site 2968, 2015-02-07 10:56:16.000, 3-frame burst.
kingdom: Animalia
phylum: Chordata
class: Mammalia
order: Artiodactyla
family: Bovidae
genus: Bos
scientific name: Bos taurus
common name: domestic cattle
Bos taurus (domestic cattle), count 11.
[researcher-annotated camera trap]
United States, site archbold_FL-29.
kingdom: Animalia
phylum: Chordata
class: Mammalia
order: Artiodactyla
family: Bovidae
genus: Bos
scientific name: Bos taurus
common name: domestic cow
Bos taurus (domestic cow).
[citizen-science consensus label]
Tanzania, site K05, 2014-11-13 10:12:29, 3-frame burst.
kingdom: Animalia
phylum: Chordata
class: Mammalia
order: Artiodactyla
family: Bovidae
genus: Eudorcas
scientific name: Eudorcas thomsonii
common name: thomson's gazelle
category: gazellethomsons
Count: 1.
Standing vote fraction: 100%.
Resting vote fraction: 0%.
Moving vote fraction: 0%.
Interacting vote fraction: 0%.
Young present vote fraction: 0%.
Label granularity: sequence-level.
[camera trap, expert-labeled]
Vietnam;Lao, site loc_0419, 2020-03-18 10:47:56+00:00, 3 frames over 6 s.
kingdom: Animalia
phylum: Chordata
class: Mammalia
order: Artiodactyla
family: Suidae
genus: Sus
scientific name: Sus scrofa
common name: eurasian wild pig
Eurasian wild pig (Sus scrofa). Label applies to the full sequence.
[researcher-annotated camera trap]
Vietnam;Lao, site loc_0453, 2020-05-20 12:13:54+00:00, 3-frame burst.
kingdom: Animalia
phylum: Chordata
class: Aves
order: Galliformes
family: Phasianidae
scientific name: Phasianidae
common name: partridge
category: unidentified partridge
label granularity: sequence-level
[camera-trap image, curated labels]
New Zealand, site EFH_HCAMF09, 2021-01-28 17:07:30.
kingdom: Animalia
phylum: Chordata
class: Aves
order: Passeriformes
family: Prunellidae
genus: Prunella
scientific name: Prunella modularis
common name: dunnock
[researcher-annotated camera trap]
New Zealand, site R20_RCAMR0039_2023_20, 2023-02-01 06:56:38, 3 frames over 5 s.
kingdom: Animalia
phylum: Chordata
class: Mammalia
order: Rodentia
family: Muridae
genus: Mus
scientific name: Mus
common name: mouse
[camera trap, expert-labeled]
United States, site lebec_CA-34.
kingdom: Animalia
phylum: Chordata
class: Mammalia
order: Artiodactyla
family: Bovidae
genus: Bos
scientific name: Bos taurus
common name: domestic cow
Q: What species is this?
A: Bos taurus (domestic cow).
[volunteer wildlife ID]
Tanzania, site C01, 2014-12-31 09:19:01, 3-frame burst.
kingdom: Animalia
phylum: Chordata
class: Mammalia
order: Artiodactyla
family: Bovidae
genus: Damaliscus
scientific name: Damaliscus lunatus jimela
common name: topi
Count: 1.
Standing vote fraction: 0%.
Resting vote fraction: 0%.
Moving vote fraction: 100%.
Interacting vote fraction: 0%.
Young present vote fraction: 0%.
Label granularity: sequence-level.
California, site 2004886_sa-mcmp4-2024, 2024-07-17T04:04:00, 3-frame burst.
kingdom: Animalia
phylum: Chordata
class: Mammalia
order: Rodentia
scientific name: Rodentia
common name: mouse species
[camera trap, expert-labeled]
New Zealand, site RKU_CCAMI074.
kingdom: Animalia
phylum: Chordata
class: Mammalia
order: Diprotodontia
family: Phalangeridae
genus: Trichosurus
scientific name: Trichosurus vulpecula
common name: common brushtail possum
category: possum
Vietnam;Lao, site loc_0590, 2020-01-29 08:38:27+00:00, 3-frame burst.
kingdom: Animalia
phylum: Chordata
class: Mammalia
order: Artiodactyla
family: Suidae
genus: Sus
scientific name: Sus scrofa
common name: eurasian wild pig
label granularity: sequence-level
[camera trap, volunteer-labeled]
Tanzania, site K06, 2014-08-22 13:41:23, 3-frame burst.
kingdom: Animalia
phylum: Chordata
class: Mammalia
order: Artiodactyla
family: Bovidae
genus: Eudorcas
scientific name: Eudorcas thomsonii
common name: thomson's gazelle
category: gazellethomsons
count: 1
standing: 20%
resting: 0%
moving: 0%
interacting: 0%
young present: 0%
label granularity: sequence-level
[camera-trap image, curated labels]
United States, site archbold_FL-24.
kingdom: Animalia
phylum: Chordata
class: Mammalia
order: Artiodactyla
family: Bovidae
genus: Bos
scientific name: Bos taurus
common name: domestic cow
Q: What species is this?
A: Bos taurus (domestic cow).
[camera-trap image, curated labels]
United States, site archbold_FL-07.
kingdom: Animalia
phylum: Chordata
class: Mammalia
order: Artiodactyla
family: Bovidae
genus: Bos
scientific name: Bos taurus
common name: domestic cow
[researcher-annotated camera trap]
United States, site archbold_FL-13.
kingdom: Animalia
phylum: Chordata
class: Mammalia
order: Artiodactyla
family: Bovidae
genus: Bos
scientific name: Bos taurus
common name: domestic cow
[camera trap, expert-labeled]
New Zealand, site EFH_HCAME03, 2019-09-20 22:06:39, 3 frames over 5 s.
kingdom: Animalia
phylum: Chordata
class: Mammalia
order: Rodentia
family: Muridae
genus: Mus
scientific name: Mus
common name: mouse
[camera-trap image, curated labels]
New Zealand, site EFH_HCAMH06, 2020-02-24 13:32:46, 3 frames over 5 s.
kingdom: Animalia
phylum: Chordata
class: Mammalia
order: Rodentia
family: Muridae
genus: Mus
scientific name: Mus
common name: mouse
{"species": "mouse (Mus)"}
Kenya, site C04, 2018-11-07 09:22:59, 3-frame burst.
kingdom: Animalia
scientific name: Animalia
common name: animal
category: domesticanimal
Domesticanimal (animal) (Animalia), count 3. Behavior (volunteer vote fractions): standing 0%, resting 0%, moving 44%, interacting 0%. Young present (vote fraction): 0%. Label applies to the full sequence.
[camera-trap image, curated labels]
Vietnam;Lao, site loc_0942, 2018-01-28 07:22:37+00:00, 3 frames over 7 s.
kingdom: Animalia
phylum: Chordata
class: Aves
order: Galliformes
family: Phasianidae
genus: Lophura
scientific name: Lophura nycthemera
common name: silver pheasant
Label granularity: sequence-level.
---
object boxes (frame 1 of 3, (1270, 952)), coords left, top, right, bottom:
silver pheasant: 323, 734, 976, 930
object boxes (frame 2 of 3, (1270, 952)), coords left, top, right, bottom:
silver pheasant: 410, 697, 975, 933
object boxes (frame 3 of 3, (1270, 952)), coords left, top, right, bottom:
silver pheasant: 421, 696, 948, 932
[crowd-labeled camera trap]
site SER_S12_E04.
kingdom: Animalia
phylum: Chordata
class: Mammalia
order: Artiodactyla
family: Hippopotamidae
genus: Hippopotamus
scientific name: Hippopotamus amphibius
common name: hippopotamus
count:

-*-

• _Work order_
Go through the records and repeat each one exactly as written.

• _Reply to the exercise_
site 2968, 2015-02-07 10:56:16.000, 3-frame burst.
kingdom: Animalia
phylum: Chordata
class: Mammalia
order: Artiodactyla
family: Bovidae
genus: Bos
scientific name: Bos taurus
common name: domestic cattle
Bos taurus (domestic cattle), count 11.
[researcher-annotated camera trap]
United States, site archbold_FL-29.
kingdom: Animalia
phylum: Chordata
class: Mammalia
order: Artiodactyla
family: Bovidae
genus: Bos
scientific name: Bos taurus
common name: domestic cow
Bos taurus (domestic cow).
[citizen-science consensus label]
Tanzania, site K05, 2014-11-13 10:12:29, 3-frame burst.
kingdom: Animalia
phylum: Chordata
class: Mammalia
order: Artiodactyla
family: Bovidae
genus: Eudorcas
scientific name: Eudorcas thomsonii
common name: thomson's gazelle
category: gazellethomsons
Count: 1.
Standing vote fraction: 100%.
Resting vote fraction: 0%.
Moving vote fraction: 0%.
Interacting vote fraction: 0%.
Young present vote fraction: 0%.
Label granularity: sequence-level.
[camera trap, expert-labeled]
Vietnam;Lao, site loc_0419, 2020-03-18 10:47:56+00:00, 3 frames over 6 s.
kingdom: Animalia
phylum: Chordata
class: Mammalia
order: Artiodactyla
family: Suidae
genus: Sus
scientific name: Sus scrofa
common name: eurasian wild pig
Eurasian wild pig (Sus scrofa). Label applies to the full sequence.
[researcher-annotated camera trap]
Vietnam;Lao, site loc_0453, 2020-05-20 12:13:54+00:00, 3-frame burst.
kingdom: Animalia
phylum: Chordata
class: Aves
order: Galliformes
family: Phasianidae
scientific name: Phasianidae
common name: partridge
category: unidentified partridge
label granularity: sequence-level
[camera-trap image, curated labels]
New Zealand, site EFH_HCAMF09, 2021-01-28 17:07:30.
kingdom: Animalia
phylum: Chordata
class: Aves
order: Passeriformes
family: Prunellidae
genus: Prunella
scientific name: Prunella modularis
common name: dunnock
[researcher-annotated camera trap]
New Zealand, site R20_RCAMR0039_2023_20, 2023-02-01 06:56:38, 3 frames over 5 s.
kingdom: Animalia
phylum: Chordata
class: Mammalia
order: Rodentia
family: Muridae
genus: Mus
scientific name: Mus
common name: mouse
[camera trap, expert-labeled]
United States, site lebec_CA-34.
kingdom: Animalia
phylum: Chordata
class: Mammalia
order: Artiodactyla
family: Bovidae
genus: Bos
scientific name: Bos taurus
common name: domestic cow
Q: What species is this?
A: Bos taurus (domestic cow).
[volunteer wildlife ID]
Tanzania, site C01, 2014-12-31 09:19:01, 3-frame burst.
kingdom: Animalia
phylum: Chordata
class: Mammalia
order: Artiodactyla
family: Bovidae
genus: Damaliscus
scientific name: Damaliscus lunatus jimela
common name: topi
Count: 1.
Standing vote fraction: 0%.
Resting vote fraction: 0%.
Moving vote fraction: 100%.
Interacting vote fraction: 0%.
Young present vote fraction: 0%.
Label granularity: sequence-level.
California, site 2004886_sa-mcmp4-2024, 2024-07-17T04:04:00, 3-frame burst.
kingdom: Animalia
phylum: Chordata
class: Mammalia
order: Rodentia
scientific name: Rodentia
common name: mouse species
[camera trap, expert-labeled]
New Zealand, site RKU_CCAMI074.
kingdom: Animalia
phylum: Chordata
class: Mammalia
order: Diprotodontia
family: Phalangeridae
genus: Trichosurus
scientific name: Trichosurus vulpecula
common name: common brushtail possum
category: possum
Vietnam;Lao, site loc_0590, 2020-01-29 08:38:27+00:00, 3-frame burst.
kingdom: Animalia
phylum: Chordata
class: Mammalia
order: Artiodactyla
family: Suidae
genus: Sus
scientific name: Sus scrofa
common name: eurasian wild pig
label granularity: sequence-level
[camera trap, volunteer-labeled]
Tanzania, site K06, 2014-08-22 13:41:23, 3-frame burst.
kingdom: Animalia
phylum: Chordata
class: Mammalia
order: Artiodactyla
family: Bovidae
genus: Eudorcas
scientific name: Eudorcas thomsonii
common name: thomson's gazelle
category: gazellethomsons
count: 1
standing: 20%
resting: 0%
moving: 0%
interacting: 0%
young present: 0%
label granularity: sequence-level
[camera-trap image, curated labels]
United States, site archbold_FL-24.
kingdom: Animalia
phylum: Chordata
class: Mammalia
order: Artiodactyla
family: Bovidae
genus: Bos
scientific name: Bos taurus
common name: domestic cow
Q: What species is this?
A: Bos taurus (domestic cow).
[camera-trap image, curated labels]
United States, site archbold_FL-07.
kingdom: Animalia
phylum: Chordata
class: Mammalia
order: Artiodactyla
family: Bovidae
genus: Bos
scientific name: Bos taurus
common name: domestic cow
[researcher-annotated camera trap]
United States, site archbold_FL-13.
kingdom: Animalia
phylum: Chordata
class: Mammalia
order: Artiodactyla
family: Bovidae
genus: Bos
scientific name: Bos taurus
common name: domestic cow
[camera trap, expert-labeled]
New Zealand, site EFH_HCAME03, 2019-09-20 22:06:39, 3 frames over 5 s.
kingdom: Animalia
phylum: Chordata
class: Mammalia
order: Rodentia
family: Muridae
genus: Mus
scientific name: Mus
common name: mouse
[camera-trap image, curated labels]
New Zealand, site EFH_HCAMH06, 2020-02-24 13:32:46, 3 frames over 5 s.
kingdom: Animalia
phylum: Chordata
class: Mammalia
order: Rodentia
family: Muridae
genus: Mus
scientific name: Mus
common name: mouse
{"species": "mouse (Mus)"}
Kenya, site C04, 2018-11-07 09:22:59, 3-frame burst.
kingdom: Animalia
scientific name: Animalia
common name: animal
category: domesticanimal
Domesticanimal (animal) (Animalia), count 3. Behavior (volunteer vote fractions): standing 0%, resting 0%, moving 44%, interacting 0%. Young present (vote fraction): 0%. Label applies to the full sequence.
[camera-trap image, curated labels]
Vietnam;Lao, site loc_0942, 2018-01-28 07:22:37+00:00, 3 frames over 7 s.
kingdom: Animalia
phylum: Chordata
class: Aves
order: Galliformes
family: Phasianidae
genus: Lophura
scientific name: Lophura nycthemera
common name: silver pheasant
Label granularity: sequence-level.
---
object boxes (frame 1 of 3, (1270, 952)), coords left, top, right, bottom:
silver pheasant: 323, 734, 976, 930
object boxes (frame 2 of 3, (1270, 952)), coords left, top, right, bottom:
silver pheasant: 410, 697, 975, 933
object boxes (frame 3 of 3, (1270, 952)), coords left, top, right, bottom:
silver pheasant: 421, 696, 948, 932
[crowd-labeled camera trap]
site SER_S12_E04.
kingdom: Animalia
phylum: Chordata
class: Mammalia
order: Artiodactyla
family: Hippopotamidae
genus: Hippopotamus
scientific name: Hippopotamus amphibius
common name: hippopotamus
count:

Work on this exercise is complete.